No, I am a nutcase. These are all public servants doing their very best for the American people in a difficult situation. We need to pull together, rise above politics. Our leaders would never manipulate markets to frighten and punish the public so that we fall into line. That could never happen in the United States of America.

I am dark. Secretary Paulson could have offered any number of proposals to help ensure that this collapsing house of cards is a controlled demolition. He and Dr. Bernanke had months to put together policy options, long months between the fall of Bear and the fall of Lehman to create orderly processes for disorderly events they knew could come. At the last moment, they offered one option, a particularly unpersuasive plan imperiously presented as a fait accompli. When Congress balked, they relented and offered a few crumbs so that the people we elected could nibble at the edges without altering the core. And today, when it looks like those crumbs might not have been enough, we have the largest bank failure in American history, announced, oddly, on a Thursday night.

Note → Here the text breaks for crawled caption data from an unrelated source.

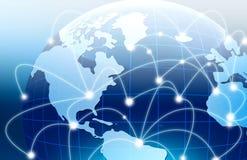 globala internet för bäst begrepp för affär conc royaltyfri illustrationer
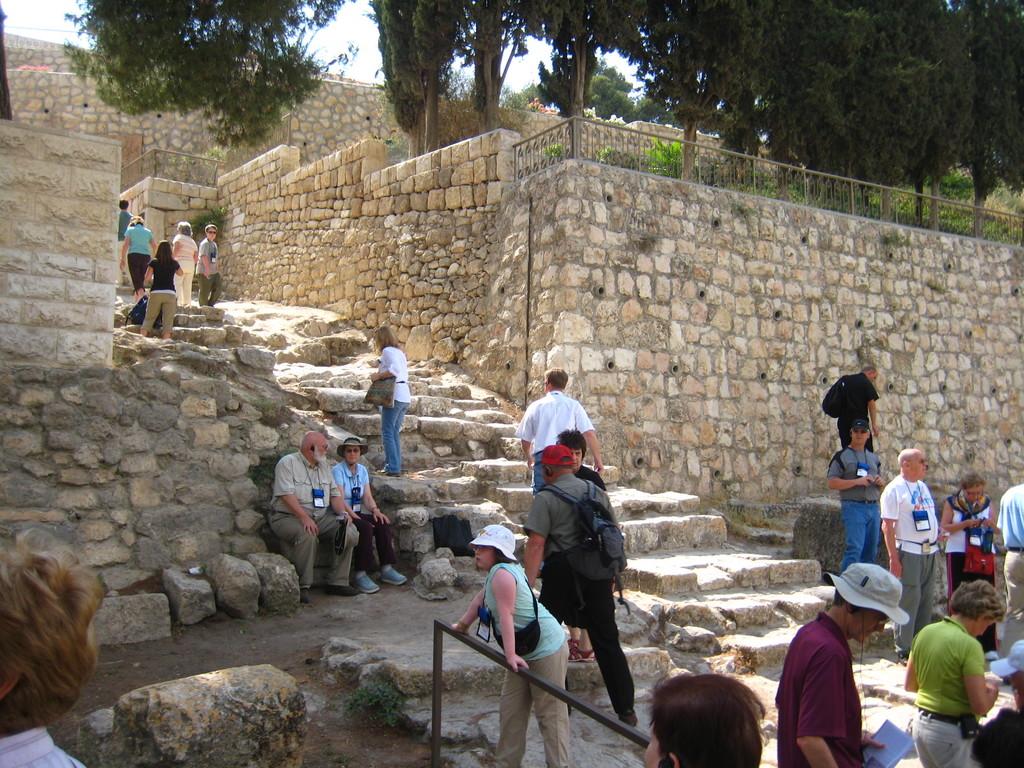 IMG 1806 - JERUSALEM 2009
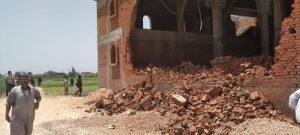 Koum al-Farag church destroyed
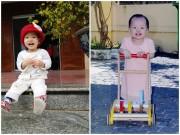 Ảnh đẹp của bé - Trần Hoàng Yến - AD20683 - Cô nàng hay cười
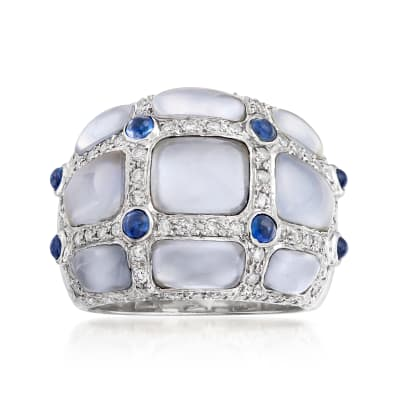 C. 1980 Vintage Chalcedony, .60 ct. t.w. Diamond and .40 ct. t.w. Sapphire Ring in 18kt White Gold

JPM, BOA, and Citi: The new big three

Manhattan, 2008 = Detroit, 1979?

How many of readers believe these behemoths, our new saviors, could survive the present crisis without unprecedented Fed liquidity support and the pending Treasury solvency infusion? What would have come of Citi and its famous SIVs had it been without a too big to fail option?

Now, after a series of deals, several of which involved the government stripping liabilities of and privatizing assets, these commercial bank holding companies are the new kings of Wall Street, the white knights of our financial crisis. What lessons have been learned? Is it better to be canny and prudent in business, or to have Robert Rubin on your board and Timothy Geithner in your rolodex?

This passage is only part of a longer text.